▶ **BUTIR TUGAS**
Kutiplah bagian teks tentang biaya haji tanpa mengubah apa pun, dimulai dari "Permasalahan utama perhajian" dan berakhir pada "ummat menjadi melemah.".

▶ **TEKS BACAAN**
◇ ◇ ◇ ◇ ◇ ◇ ◇
Untung Rugi Masalah Perhajian
*Untung Rugi Masalah Perhajian*
MS.Tjik.NG
Setiap kali ongkos, atau Biaya Perjalanan Ibadah Haji (Bipih) naik, maka dapat dipastikan pemerintah akan menuai respon dan kritikan, tak lepas sorot tajam dari publik, beragam reaksi muncuat dari Ummat Islam.
Dulu populer dengan Diksi ONH (Ongkos Naik Haji), maka dengan nada canda sering diplesetkan dengan narasi "wajar naik karena namanya juga Ongkos "Naik" Haji bukan OTH Ongkos Turun Haji.
Permasalahan utama perhajian bertumpuh dan terkonsentrasi pada persoalan Biaya perjalanan ibadah Haji (Bipih) bukan pada sektor lainnya. Meskipun pada sektor pelayanan juga rentan mendapat kritikan jemaah haji baik masih di dalam negeri maupun di tanah suci, kerap menuai protes dan kritikan tapi tidak terlalu sereaktif dengan kenaikan Bipih.
Seiring dengan kondisi ekonomi yang lagi tidak baik-baik saja. Membuat daya beli ummat menjadi melemah.
Terkait BPIH , Saban tahun Kemenag RI menyampaikain usulan awal Penyelenggaraan Ibadah Haji (BPIH), Untuk tahun 1445 H/2024 M ke Komisi VIII DPR RI usulan disampaikan dengan rata-rata Rp.105 juta.
Berapa biaya perjalanan ibadah haji (Bipih) yang harus dibayar jemaah haji Indonesia ?
UU. Nomor 8 tahun 2019 tentang penyelenggaraan ibadah haji dan Umrah mengatur bahwa BPIH adalah "sejumlah dana yang digunakan untuk keperluan operaisional Penyelenggaraan ibadah haji . Pasal 44 menyebut kan bahwa BPIH bersumber dari Bipih (biaya perjalanan ibadah haji) yang harus dibayar jemaah), anggaran pendapatan dan belanja negara (APBN), Nilai manfaat, Dana efisiensi dan/atau sumber lain yang sah berdasarkan ketentuan peraturan perundang-undangan.
◇ ◇ ◇ ◇ ◇ ◇ ◇
▶ **DATA YANG DITAMPILKAN**
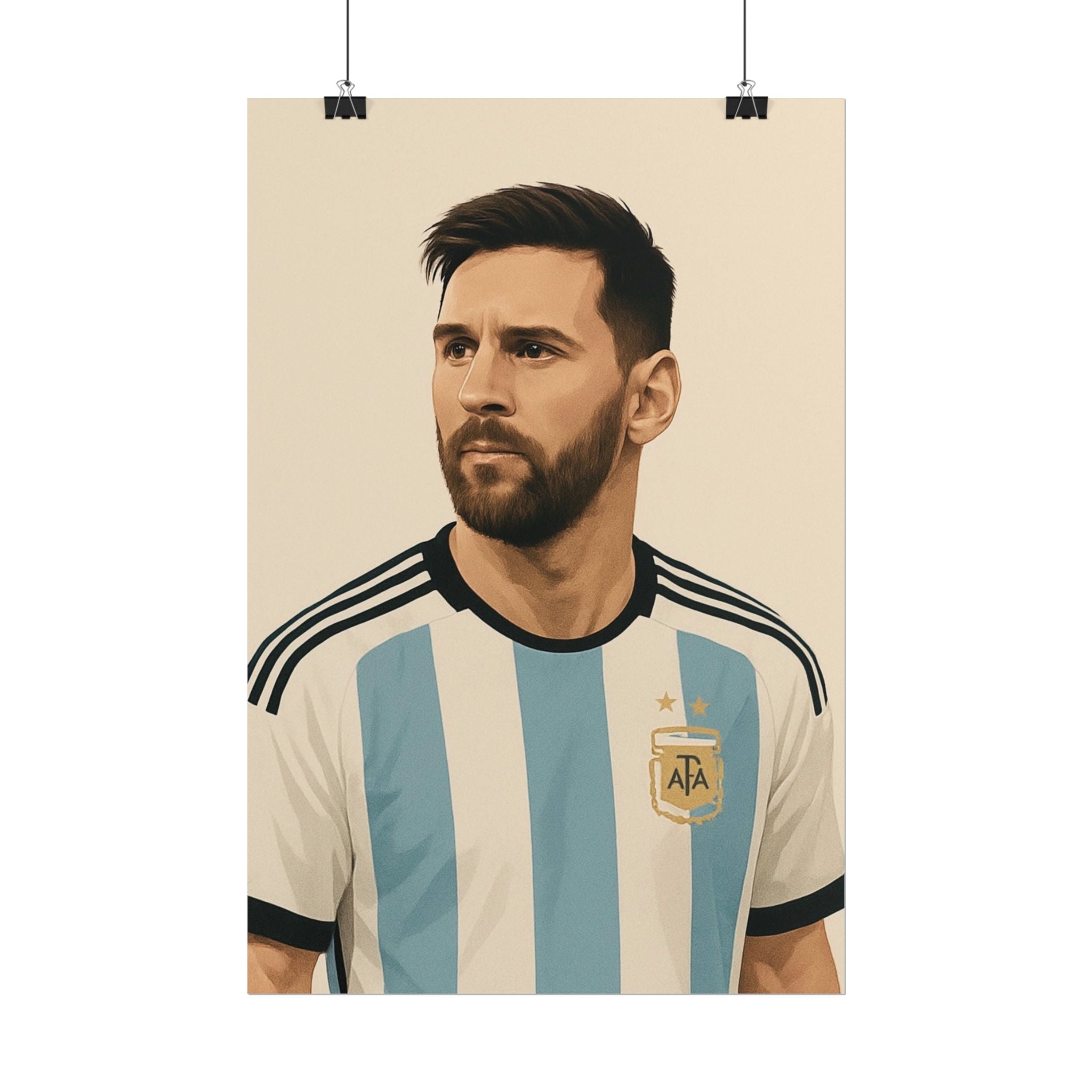 Lionel Messi Vintage Argentina Soccer Poster — Rolled Football Print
◇ ◇ ◇ ◇ ◇ ◇ ◇
▶ **JAWABAN LATIHAN**
Permasalahan utama perhajian bertumpuh dan terkonsentrasi pada persoalan Biaya perjalanan ibadah Haji (Bipih) bukan pada sektor lainnya. Meskipun pada sektor pelayanan juga rentan mendapat kritikan jemaah haji baik masih di dalam negeri maupun di tanah suci, kerap menuai protes dan kritikan tapi tidak terlalu sereaktif dengan kenaikan Bipih.
Seiring dengan kondisi ekonomi yang lagi tidak baik-baik saja. Membuat daya beli ummat menjadi melemah.